Text provided:
○ ○ ○ ○ ○ ○ ○

That said, this 'peeking' problem can be easily resolved in the frequentist setting and this is well known in stats, probability and hopefully ML literature. The core results are really old. In fact this was classified information during world war II. If you are interested, search for sequential hypothesis test. They are actually more efficient than their batch cousins.
Bayesian vs Frequentist is an orthogonal axis from sequential/online vs batch. Think of a 2 X 2 box, you can choose to be in any quadrant you want.
How to Lie with Statistics by Darrell Huff
I'd put it in a class with Fred Brooks; dead obvious, but somehow needing to be constantly re-explained to a new group of people (or the same people at a later date).
Because it's not all 'dead obvious', maybe?
i always kind of wonder when i see a medical doctor explaining statistics to a general audience: do they really have this right?

○ ○ ○ ○ ○ ○ ○

Problems to solve:
1/ Return the passage of the statistics thread starting with "That said, this" and going on through "their batch cousins.", copied verbatim.
2/ According to the statistics thread, why can a person choose to be in any quadrant of the 2 X 2 box? Answer in one to three sentences.
3/ Using the statistics thread, answer these:
(a) What term does the thread suggest searching for?
(b) What book is named, and by whom?
(c) How do sequential tests compare in efficiency with their batch cousins?

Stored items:
○ ○ ○ ○ ○ ○ ○

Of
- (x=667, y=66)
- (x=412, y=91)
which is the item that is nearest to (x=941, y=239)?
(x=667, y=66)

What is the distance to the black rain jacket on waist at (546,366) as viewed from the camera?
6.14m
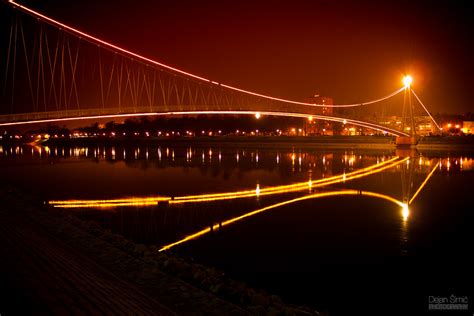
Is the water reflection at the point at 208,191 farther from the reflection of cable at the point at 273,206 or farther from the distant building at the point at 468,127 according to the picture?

○ ○ ○ ○ ○ ○ ○

Results by task:
1/
That said, this 'peeking' problem can be easily resolved in the frequentist setting and this is well known in stats, probability and hopefully ML literature. The core results are really old. In fact this was classified information during world war II. If you are interested, search for sequential hypothesis test. They are actually more efficient than their batch cousins.

2/ Bayesian vs Frequentist is an axis orthogonal to sequential/online vs batch. Because the two choices are independent, any combination of them is possible.

3/
(a) Sequential hypothesis test.
(b) How to Lie with Statistics by Darrell Huff.
(c) They are more efficient.